Bis zu einem gewissen Grad hat sich der ÖSV den Spott, der dem Schaden folgte, selbst zuzuschreiben. "Positive Meldungen" über infizierte Athletinnen und Athleten aus dem alpinen wie aus dem nordischen Bereich häufen sich zuletzt immer mehr. Bei den Alpinen erfuhr man von Infektionen oft erst Wochen später – wie im Fall der vier Speedfahrerinnen Nicole Schmidhofer, Stephanie Venier, Mirjam Puchner und Tamara Tippler. Oder aber es hieß, die Infektion sei im privaten Umfeld passiert – wie im Fall von Marco Schwarz.

Bei den Skispringern sah und sieht sich der ÖSV mit einem anderen, noch größeren Problem konfrontiert. Da hatten sich nicht etwa im Training oder im privaten Umfeld, sondern bei Weltcupbewerben im Ausland zwei unübersehbare Cluster gebildet. Zuletzt wurden in Nischnij Tagil in Russland der am Samstag zweitplatzierte Daniel Huber sowie Jan Hörl, Thomas Lackner und Manuel Fettner positiv getestet und verpassten das zweite Springen am Sonntag. Sie flogen am Montag mit einer Sondermaschine nach Österreich zurück, neben dem Springerquartett waren auch der ebenfalls infizierte italienische FIS-Renndirektor Sandro Pertile und Teamarzt Lukas Pichler an Bord.

Die Positiven von Wisla

Der erste Cluster hatte nach dem Weltcupauftakt in Wisla (Polen) den ÖSV-Cheftrainer Andreas Widhölzl, die Spitzenspringer Gregor Schlierenzauer, Philipp Aschenwald und einen namentlich nicht genannten weiteren Betreuer umfasst. Die Geschichte dieses Betreuers ist eine ganz spezielle, sie kann man in Teil 1 nachlesen. Wenige Tage später jedenfalls gesellten sich Weltcup-Titelverteidiger Stefan Kraft und Michael Hayböck quasi dazu.
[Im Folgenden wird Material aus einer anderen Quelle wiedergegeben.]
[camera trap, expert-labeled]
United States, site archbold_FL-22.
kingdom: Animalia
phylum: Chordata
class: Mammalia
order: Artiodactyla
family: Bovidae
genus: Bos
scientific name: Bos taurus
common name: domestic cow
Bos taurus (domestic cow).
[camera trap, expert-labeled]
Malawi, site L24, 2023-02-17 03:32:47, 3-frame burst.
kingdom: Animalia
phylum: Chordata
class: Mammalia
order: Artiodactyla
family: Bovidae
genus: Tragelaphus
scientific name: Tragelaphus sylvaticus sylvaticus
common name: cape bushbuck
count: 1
Den Totalausfall der Mannschaft konnte sich Mario Stecher, der Nordische Direktor im ÖSV, "nicht wirklich erklären". Allerdings sei "klar geworden, dass wir ständig FFP2-Masken tragen müssen". Stecher gestand ein: "Wir haben in Wisla immer nur Stoffmasken getragen."
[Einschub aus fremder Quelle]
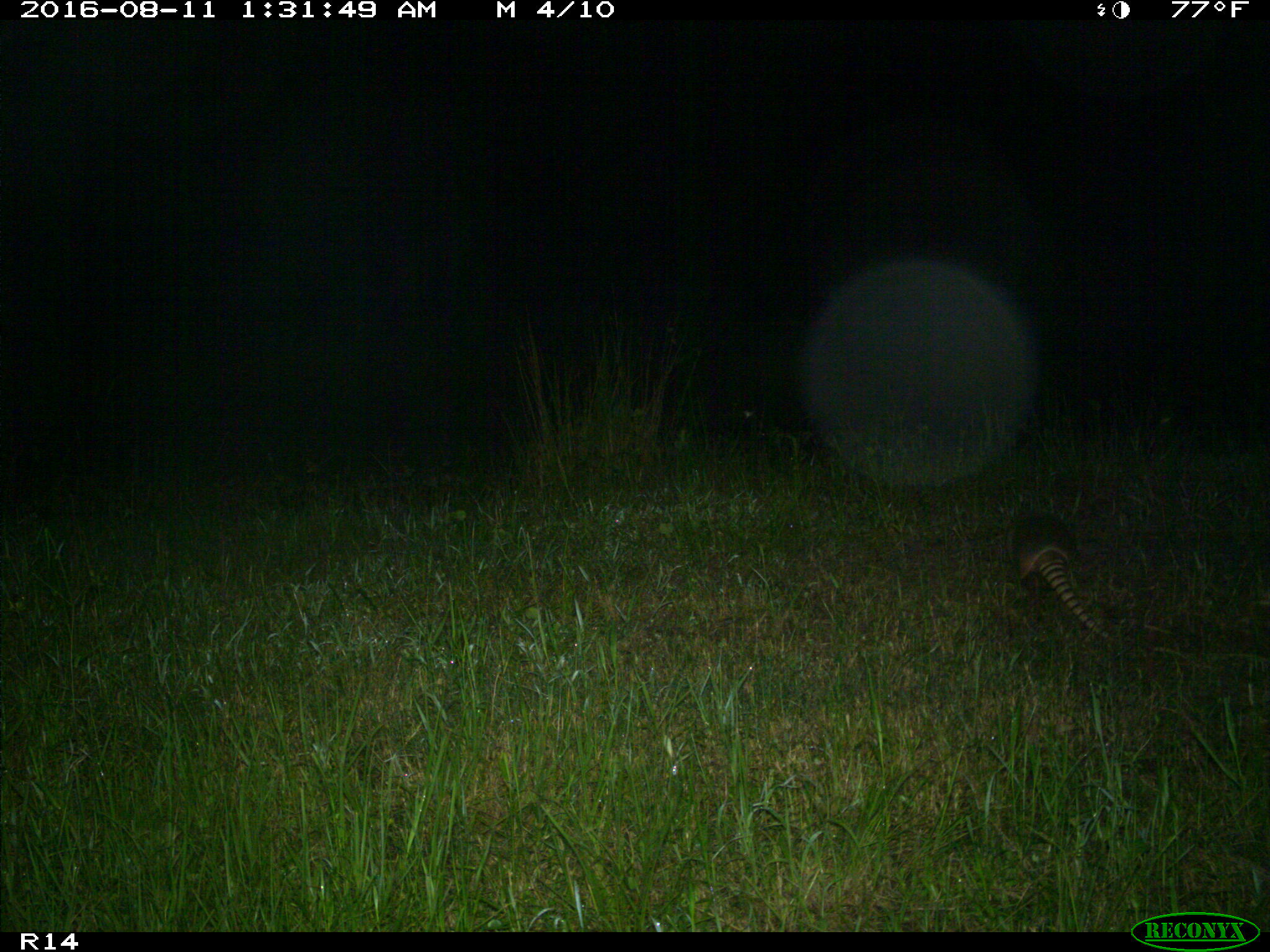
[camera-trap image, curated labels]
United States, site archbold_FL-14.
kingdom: Animalia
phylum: Chordata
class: Mammalia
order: Cingulata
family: Dasypodidae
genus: Dasypus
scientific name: Dasypus novemcinctus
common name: nine-banded armadillo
Dasypus novemcinctus (nine-banded armadillo).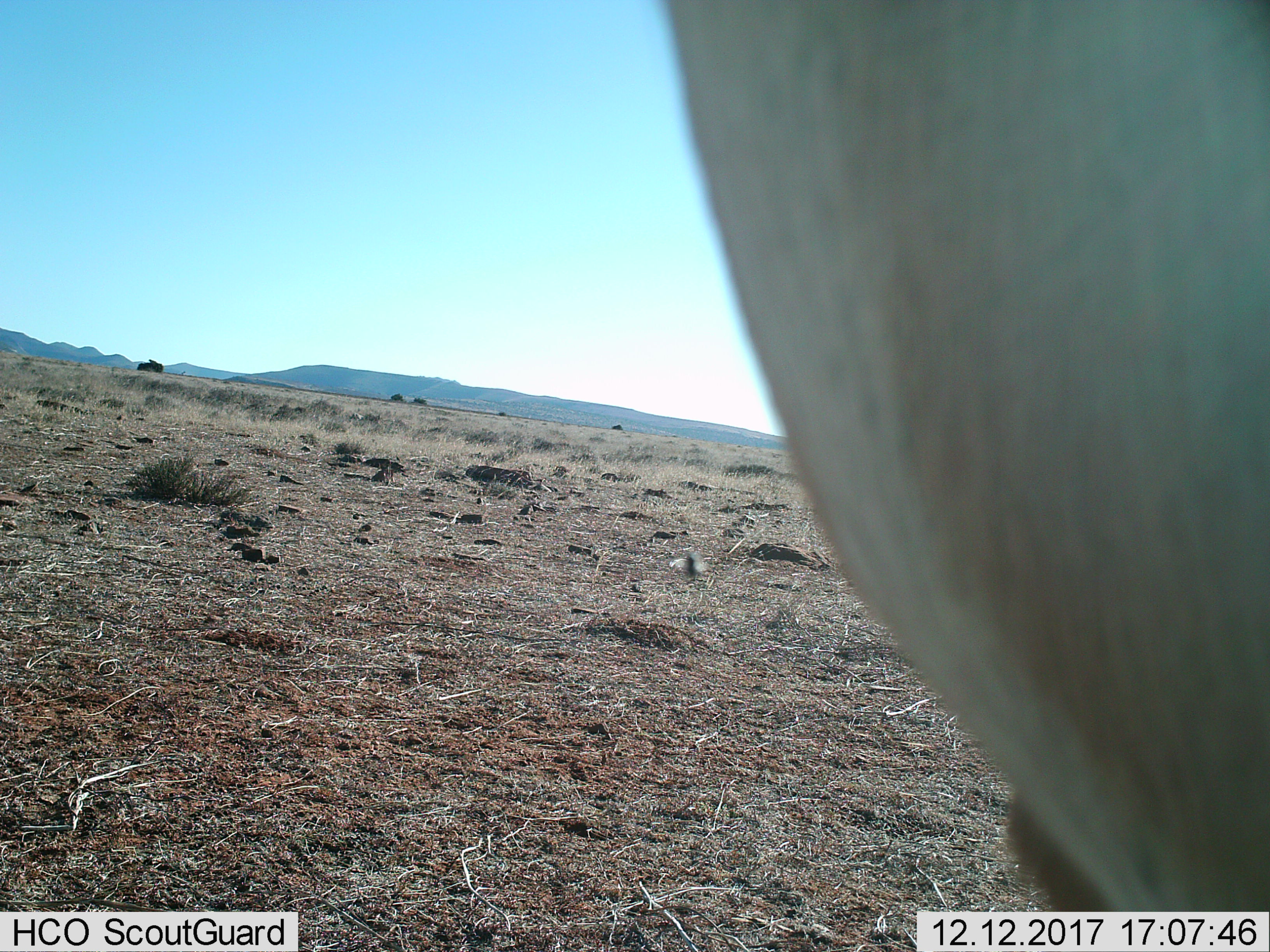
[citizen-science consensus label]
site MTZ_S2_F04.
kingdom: Animalia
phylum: Chordata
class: Mammalia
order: Artiodactyla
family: Bovidae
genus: Antidorcas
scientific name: Antidorcas marsupialis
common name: springbok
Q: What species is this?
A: Springbok (Antidorcas marsupialis).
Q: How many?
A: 1.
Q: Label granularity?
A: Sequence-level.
Völlig offen ist, welche Springer der ÖSV zur Skiflug-WM nach Planica schicken kann, wo am Donnerstag schon Training und Qualifikation anstehen. Die "Positiven" von Nischnij Tagil fallen garantiert aus. Widhölzl, Schlierenzauer, Aschenwald, Kraft und Hayböck lieferten kürzlich immerhin bereits jeweils einen negativen Test ab. Widhölzl wird das endgültige WM-Team erst heute, Mittwoch, nominieren. Wer auch immer in Planica auf dem Balken sitzt, hat alles andere denn eine gute WM-Vorbereitung hinter sich.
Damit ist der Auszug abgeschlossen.